Ce n'est pas une formalité oubliée : la détection sans autorisation est sanctionnée, le matériel peut être saisi, et les objets trouvés ne vous appartiennent pas. Il faut en plus l'accord écrit du propriétaire du terrain — l'un ne remplace jamais l'autre. Toute découverte fortuite doit être déclarée sans délai au maire.
Rien de tout cela n'interdit de construire l'appareil, de l'étalonner sur des pièces posées dans votre jardin, ni de chercher vos clés dans l'herbe. La ligne est claire : elle porte sur la recherche de patrimoine.
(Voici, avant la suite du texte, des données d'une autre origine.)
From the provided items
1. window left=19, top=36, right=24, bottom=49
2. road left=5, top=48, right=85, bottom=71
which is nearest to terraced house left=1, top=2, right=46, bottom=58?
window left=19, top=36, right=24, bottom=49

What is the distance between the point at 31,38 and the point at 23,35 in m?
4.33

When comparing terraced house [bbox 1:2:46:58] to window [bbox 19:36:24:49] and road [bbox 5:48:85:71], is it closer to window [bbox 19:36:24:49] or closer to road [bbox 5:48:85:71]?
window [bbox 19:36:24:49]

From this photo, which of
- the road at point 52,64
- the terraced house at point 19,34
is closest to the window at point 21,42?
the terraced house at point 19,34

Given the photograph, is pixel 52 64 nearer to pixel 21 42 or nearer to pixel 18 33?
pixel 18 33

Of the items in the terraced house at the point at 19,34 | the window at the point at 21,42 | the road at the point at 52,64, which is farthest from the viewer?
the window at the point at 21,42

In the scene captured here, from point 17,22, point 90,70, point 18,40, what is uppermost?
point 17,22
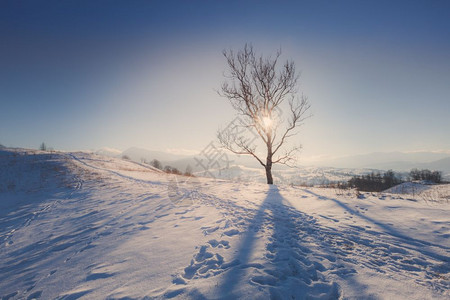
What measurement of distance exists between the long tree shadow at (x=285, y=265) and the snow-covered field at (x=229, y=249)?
21mm

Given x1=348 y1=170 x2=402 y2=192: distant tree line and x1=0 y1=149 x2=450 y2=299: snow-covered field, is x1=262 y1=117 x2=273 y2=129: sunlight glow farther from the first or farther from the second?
x1=0 y1=149 x2=450 y2=299: snow-covered field

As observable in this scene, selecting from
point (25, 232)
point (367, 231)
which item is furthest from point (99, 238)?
point (367, 231)

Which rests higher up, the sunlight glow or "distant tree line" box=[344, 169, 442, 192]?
the sunlight glow

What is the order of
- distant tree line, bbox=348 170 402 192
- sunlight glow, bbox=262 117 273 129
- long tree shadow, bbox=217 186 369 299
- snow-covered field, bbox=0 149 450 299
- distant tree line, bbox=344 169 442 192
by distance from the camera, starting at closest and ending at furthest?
long tree shadow, bbox=217 186 369 299, snow-covered field, bbox=0 149 450 299, distant tree line, bbox=348 170 402 192, distant tree line, bbox=344 169 442 192, sunlight glow, bbox=262 117 273 129

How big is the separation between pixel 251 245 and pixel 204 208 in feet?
11.5

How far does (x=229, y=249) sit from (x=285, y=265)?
1.25 metres

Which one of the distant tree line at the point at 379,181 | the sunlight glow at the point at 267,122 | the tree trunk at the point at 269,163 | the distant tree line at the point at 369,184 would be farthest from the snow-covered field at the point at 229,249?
the sunlight glow at the point at 267,122

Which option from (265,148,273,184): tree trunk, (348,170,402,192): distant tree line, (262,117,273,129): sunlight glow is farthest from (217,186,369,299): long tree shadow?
(262,117,273,129): sunlight glow

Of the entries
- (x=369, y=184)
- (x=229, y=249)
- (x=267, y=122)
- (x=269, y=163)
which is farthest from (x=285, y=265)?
(x=369, y=184)

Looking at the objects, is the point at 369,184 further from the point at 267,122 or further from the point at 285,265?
the point at 285,265

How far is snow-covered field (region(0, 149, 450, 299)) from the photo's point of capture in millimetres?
2979

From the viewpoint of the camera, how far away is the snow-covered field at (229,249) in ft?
9.77

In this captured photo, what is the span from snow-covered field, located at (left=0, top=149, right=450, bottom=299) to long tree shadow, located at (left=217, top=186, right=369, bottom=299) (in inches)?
0.8

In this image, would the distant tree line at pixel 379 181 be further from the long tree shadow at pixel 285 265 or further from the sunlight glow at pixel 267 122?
the long tree shadow at pixel 285 265
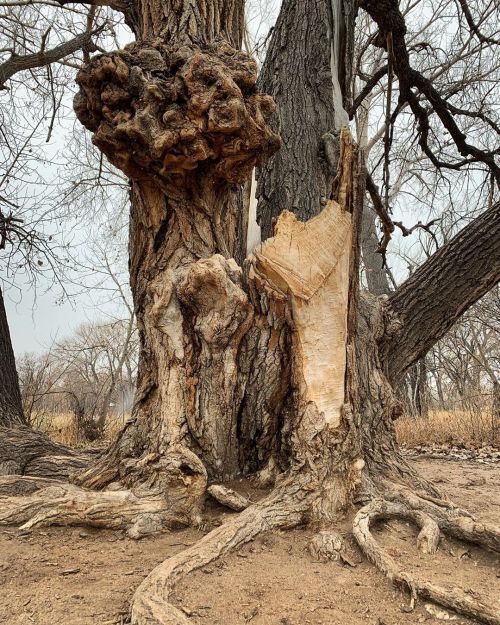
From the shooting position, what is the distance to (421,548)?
2.00 meters

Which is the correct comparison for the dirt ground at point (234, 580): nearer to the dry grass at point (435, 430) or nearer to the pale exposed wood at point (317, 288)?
the pale exposed wood at point (317, 288)

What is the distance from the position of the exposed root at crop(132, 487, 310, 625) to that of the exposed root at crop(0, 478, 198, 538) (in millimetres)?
293

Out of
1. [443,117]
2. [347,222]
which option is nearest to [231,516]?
[347,222]

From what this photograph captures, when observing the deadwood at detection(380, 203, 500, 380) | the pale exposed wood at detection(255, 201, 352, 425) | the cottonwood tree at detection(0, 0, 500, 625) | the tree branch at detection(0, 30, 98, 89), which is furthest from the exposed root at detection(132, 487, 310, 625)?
the tree branch at detection(0, 30, 98, 89)

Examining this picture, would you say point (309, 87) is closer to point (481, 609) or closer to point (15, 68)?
point (481, 609)

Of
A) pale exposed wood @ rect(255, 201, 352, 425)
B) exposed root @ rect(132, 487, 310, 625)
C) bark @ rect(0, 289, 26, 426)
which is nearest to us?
exposed root @ rect(132, 487, 310, 625)

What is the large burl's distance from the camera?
224 centimetres

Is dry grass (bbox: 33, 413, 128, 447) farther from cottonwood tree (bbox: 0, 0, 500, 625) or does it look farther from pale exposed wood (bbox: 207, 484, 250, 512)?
pale exposed wood (bbox: 207, 484, 250, 512)

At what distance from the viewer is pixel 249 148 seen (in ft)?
7.87

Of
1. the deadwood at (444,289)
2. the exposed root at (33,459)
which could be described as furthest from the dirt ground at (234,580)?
the exposed root at (33,459)

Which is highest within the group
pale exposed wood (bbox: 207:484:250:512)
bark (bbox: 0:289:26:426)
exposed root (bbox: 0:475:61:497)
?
bark (bbox: 0:289:26:426)

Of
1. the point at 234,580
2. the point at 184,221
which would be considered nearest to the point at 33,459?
the point at 184,221

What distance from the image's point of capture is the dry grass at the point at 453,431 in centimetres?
710

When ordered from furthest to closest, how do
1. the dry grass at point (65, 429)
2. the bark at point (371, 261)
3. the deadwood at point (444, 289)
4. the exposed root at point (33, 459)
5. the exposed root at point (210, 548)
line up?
the bark at point (371, 261), the dry grass at point (65, 429), the exposed root at point (33, 459), the deadwood at point (444, 289), the exposed root at point (210, 548)
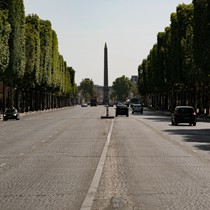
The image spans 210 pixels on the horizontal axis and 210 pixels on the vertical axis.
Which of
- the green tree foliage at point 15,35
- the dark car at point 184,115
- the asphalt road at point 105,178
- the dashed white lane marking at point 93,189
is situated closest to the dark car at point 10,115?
the green tree foliage at point 15,35

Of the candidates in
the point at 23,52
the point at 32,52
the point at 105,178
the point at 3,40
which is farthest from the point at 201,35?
the point at 105,178

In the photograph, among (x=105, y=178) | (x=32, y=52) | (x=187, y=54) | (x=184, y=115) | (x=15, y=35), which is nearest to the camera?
(x=105, y=178)

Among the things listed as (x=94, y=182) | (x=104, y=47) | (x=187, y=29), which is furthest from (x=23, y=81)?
(x=94, y=182)

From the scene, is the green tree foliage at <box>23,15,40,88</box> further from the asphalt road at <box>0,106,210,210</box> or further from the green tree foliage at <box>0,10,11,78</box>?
the asphalt road at <box>0,106,210,210</box>

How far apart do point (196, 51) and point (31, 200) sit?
56.2 meters

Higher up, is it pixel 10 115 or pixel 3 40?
pixel 3 40

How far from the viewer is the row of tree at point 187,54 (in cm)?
6464

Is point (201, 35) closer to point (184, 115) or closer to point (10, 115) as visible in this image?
point (184, 115)

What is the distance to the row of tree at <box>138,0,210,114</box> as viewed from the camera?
2545 inches

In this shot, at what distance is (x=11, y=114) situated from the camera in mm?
69688

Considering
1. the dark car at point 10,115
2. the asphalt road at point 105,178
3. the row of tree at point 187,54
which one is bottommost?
the dark car at point 10,115

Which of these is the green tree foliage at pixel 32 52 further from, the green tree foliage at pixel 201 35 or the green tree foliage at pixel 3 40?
the green tree foliage at pixel 201 35

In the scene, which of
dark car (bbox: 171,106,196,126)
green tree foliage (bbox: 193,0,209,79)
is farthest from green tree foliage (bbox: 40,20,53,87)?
dark car (bbox: 171,106,196,126)

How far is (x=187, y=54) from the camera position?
78500 mm
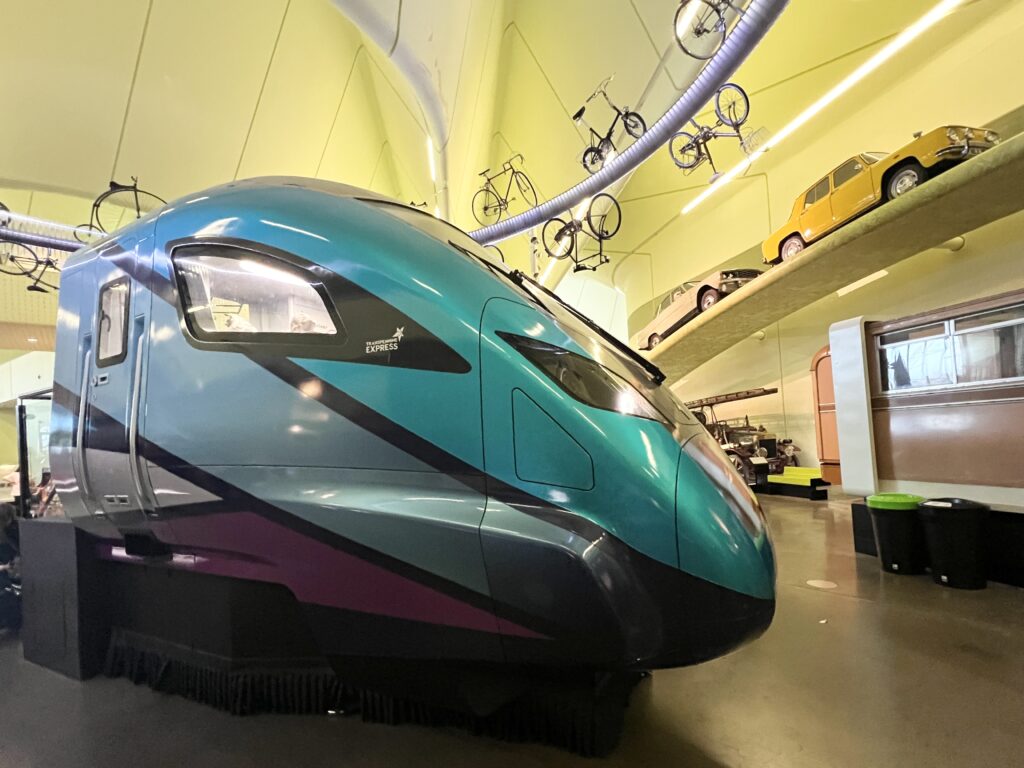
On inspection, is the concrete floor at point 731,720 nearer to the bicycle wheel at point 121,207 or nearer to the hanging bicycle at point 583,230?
the hanging bicycle at point 583,230

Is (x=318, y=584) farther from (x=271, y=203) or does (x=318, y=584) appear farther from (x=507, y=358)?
(x=271, y=203)

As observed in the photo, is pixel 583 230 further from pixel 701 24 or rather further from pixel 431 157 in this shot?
pixel 701 24

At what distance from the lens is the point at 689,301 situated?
11.0m

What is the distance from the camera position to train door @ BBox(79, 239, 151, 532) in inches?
93.0

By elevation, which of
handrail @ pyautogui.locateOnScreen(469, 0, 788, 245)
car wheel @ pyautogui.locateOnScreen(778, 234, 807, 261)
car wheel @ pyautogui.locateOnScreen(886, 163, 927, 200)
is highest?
handrail @ pyautogui.locateOnScreen(469, 0, 788, 245)

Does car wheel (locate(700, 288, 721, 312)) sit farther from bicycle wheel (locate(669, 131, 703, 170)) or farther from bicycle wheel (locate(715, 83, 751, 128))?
bicycle wheel (locate(715, 83, 751, 128))

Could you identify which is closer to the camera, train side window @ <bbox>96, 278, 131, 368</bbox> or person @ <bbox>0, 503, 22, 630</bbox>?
train side window @ <bbox>96, 278, 131, 368</bbox>

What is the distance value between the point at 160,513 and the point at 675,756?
2269 millimetres

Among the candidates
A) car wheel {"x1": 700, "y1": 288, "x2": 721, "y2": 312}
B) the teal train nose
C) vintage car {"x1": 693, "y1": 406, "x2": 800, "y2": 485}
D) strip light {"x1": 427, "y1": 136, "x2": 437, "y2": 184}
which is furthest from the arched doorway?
the teal train nose

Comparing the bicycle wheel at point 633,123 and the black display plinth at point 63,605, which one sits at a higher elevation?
the bicycle wheel at point 633,123

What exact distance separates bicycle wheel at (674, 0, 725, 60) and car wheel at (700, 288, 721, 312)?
4610mm

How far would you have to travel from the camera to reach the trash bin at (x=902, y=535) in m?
3.91

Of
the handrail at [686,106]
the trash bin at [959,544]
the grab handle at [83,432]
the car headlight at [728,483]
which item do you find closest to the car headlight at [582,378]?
the car headlight at [728,483]

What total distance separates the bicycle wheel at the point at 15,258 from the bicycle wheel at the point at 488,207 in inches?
299
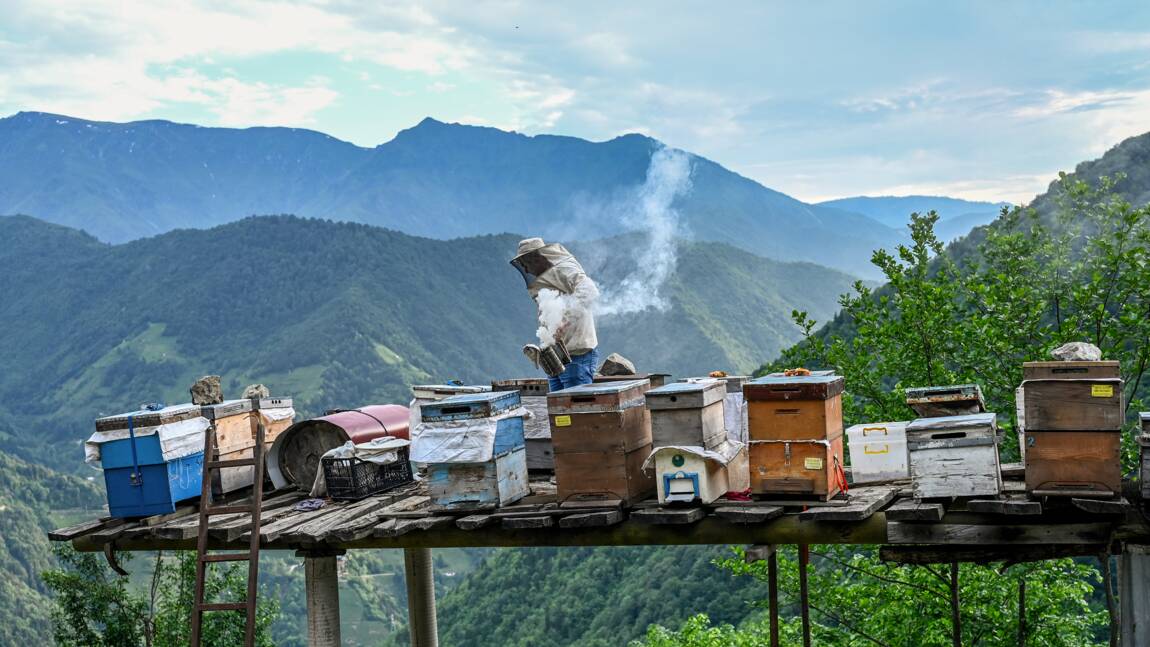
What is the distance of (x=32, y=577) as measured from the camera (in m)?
106

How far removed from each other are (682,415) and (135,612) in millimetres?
30620

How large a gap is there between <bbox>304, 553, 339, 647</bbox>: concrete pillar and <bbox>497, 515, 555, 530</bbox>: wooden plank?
270 cm

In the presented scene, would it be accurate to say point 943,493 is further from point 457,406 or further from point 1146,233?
point 1146,233

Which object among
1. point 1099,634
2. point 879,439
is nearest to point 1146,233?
point 879,439

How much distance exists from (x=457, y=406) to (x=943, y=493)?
4927mm

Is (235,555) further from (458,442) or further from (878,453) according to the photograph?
(878,453)

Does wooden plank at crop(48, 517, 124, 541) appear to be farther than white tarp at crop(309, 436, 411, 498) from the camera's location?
No

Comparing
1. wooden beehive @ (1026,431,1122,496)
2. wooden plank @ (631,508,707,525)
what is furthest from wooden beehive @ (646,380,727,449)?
wooden beehive @ (1026,431,1122,496)

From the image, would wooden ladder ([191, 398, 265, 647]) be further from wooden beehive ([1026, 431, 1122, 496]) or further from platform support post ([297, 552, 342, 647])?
wooden beehive ([1026, 431, 1122, 496])

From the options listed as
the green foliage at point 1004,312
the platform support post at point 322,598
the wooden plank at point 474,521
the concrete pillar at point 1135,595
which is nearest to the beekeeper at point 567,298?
the wooden plank at point 474,521

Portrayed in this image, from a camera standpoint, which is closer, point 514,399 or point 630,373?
point 514,399

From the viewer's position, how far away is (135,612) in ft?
115

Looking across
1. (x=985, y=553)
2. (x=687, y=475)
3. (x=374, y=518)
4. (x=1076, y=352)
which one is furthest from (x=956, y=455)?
(x=374, y=518)

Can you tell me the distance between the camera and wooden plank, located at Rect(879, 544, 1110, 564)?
32.1 ft
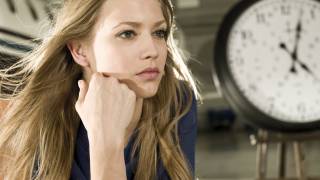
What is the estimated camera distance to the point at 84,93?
121 centimetres

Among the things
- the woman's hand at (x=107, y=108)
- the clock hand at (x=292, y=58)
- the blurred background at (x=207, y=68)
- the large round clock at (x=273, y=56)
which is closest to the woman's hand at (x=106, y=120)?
the woman's hand at (x=107, y=108)

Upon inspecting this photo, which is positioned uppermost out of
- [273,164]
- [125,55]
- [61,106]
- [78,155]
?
[125,55]

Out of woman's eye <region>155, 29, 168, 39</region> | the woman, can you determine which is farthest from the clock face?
woman's eye <region>155, 29, 168, 39</region>

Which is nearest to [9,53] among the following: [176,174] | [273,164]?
[176,174]

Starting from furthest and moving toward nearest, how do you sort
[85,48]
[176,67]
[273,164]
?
[273,164], [176,67], [85,48]

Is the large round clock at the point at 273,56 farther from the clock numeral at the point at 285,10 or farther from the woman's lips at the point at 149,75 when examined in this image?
the woman's lips at the point at 149,75

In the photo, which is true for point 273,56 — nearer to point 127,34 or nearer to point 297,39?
point 297,39

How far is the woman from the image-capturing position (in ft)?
3.70

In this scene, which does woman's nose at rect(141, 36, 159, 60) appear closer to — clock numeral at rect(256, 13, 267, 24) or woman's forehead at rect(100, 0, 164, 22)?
woman's forehead at rect(100, 0, 164, 22)

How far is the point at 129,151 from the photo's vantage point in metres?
1.27

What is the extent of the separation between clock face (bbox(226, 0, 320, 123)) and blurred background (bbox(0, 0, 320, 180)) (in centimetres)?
12

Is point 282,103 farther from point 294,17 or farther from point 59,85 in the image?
point 59,85

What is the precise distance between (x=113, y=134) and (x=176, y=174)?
19 centimetres

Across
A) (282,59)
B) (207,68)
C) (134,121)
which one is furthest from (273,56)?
(207,68)
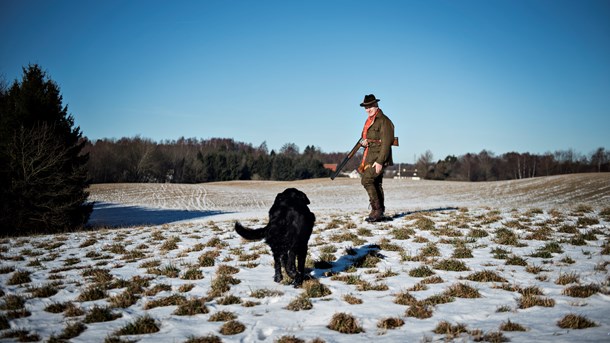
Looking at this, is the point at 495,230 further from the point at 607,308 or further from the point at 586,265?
the point at 607,308

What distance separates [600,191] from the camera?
31.1 meters

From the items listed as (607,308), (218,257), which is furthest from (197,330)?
(607,308)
Si ça ressemble à une munition, on s'arrête
Une grande partie du sol européen porte encore des restes explosifs de guerre, et un objet enfoui depuis un siècle est plus instable, pas moins. On ne creuse pas, on ne déplace pas, on ne nettoie pas, on ne rapporte pas chez soi. On note l'endroit, on s'éloigne, et on appelle la gendarmerie ou la police, qui saisit le service de déminage de la Sécurité civile.
C'est la seule cible du jeu ci-dessus qu'il faut apprendre à ne pas déterrer. Elle y est pour ça.
Références
Sources
Les formules d'inductance et d'oscillation sont les relations classiques ; l'approximation de Wheeler pour une galette plate date de 1928 et reste la référence pratique. Les valeurs de composants sont celles des montages BFO courants, et le comportement décrit du Raspberry Pi 5 correspond au passage des entrées-sorties par la puce RP1.